In 1937, the Civil Aviation Commission selected a route that began at Riga, passing through Spilve, Tukums, Kuldiga, Talsi, Ventspils, Liepaja, Ance, Bausa, Krustpils, Daugavpils, Koknese, Salaspils, Cesis, Valmiera, and ended at Spilve. The total length of the route measured 1,129 kilometres. On 26 September 1937, the race was held with eight participants, and the opening ceremony was held by civil aviation inspector Colonel J. Indāns. The participating aircraft were six KOD and two VEF aircraft, all of which were built in Latvia. The date also coincided with the last day of a large model plane contest held by the Latvian Aero Club at the airfield. All aviators reported to the airfield by 7:30 am, and aircraft departed in 10 minute intervals after 8:00. The flight lasted two days, and airmen stayed overnight in Krustpils and Daugavpils. The airfields at Tukums, Talsis, Koknese and Cesis required participants to drop markers on ground targets. General Balodis provided three monetary prizes and the Metropole theatre donated a cup to the victor, while Colonel J. Indāns provided a prize to a team which had dropped their markers on the targets the most accurately.
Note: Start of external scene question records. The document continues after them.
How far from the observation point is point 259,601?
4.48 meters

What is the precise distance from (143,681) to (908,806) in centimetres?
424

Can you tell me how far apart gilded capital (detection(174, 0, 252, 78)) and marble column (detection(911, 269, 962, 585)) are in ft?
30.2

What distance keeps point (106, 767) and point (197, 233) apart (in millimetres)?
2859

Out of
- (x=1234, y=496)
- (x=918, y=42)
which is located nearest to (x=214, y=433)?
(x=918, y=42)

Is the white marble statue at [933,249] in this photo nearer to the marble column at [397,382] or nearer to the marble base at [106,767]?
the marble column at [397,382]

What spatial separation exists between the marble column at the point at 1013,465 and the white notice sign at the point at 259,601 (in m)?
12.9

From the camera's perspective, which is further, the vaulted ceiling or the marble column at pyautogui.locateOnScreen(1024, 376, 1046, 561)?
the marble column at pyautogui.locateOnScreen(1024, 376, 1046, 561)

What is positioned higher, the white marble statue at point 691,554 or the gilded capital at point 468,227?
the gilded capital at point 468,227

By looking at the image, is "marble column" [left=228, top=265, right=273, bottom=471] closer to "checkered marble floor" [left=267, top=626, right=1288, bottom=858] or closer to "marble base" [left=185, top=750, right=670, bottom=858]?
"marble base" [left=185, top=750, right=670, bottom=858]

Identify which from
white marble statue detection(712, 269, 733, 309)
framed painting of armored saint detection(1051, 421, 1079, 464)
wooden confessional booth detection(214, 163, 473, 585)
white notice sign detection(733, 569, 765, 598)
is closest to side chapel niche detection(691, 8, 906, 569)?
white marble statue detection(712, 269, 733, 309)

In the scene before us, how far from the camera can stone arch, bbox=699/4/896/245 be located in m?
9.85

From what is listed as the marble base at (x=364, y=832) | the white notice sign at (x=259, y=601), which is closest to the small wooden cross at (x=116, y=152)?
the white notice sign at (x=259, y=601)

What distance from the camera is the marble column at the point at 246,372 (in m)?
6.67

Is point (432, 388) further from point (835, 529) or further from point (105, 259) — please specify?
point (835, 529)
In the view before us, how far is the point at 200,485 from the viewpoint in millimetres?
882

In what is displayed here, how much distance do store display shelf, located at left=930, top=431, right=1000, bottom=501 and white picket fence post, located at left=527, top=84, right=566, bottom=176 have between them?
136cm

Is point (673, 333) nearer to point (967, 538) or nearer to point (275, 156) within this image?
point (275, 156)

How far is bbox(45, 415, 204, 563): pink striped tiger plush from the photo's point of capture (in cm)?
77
The participants of the event were R. Celmins, R. Celms, R. Dzenis, T. Gailitis, R. Gulbis, A. Lasmanis, B. Leitans, K. Lesinskis, H. Pakulis, V. Priede, M. Ramonds, K. Reichmanis, P. Sotnieks, H. Strazdins, L. Svalbe, and A. Toms.

=== 1938 ===
The Latvian Aero Club organised the 1938 Flight Around Latvia, which rather aimed at challenging aviators at a variety of skills, including piloting and navigating, dropping of markers, and landing instead of setting records. A route was selected, which began at Riga, passing through Tukums, Talsi, Ventspils, Kuldiga, Liepaja, Auce, Jelgava, Bauska, Krustpils, Daugavpils, Varaklani, Gulbene, Valmiera, Rujiena, and Matisi. Finally, the route ended back at Riga. On 1 October 1938, the race began with 13 participants. The first aircraft, VEF I-12 #27 flown by K. Bandinieks took off at 8:49 am, with the rest of the participants following afterwards in 10 minute intervals. Most pilots stayed the night at Krustpils, and all aircraft left by next morning by order in which they had arrived from. At 12:08 pm, Bandinieks was the first to complete the course. For accuracy in landing, Gailitis in KOD-1 #22 took first place for not acclaiming any penalty points. In second place, P. Sotnieks in KOR-1 #10 while Gulbis, Ozolins, Rudzitis, and Sapratnieks were all tied for third place with 80 penalty points. For consistent speed, Sotnieks scored first place, Svalbe took second place, and Ansons came third. Finally, for accuracy in marker dropping, Sotnieks came first averaging only 5.4 metres from the targets. Ozolins in KOD-1 #41 scored second with an average distance of 5.8 metres, and Gailitis scored third with an average distance of 6.7 metres from the target. Following the event, the participants gathered for an awards banquet held at the Latvian Aero Club Hall on 11 October.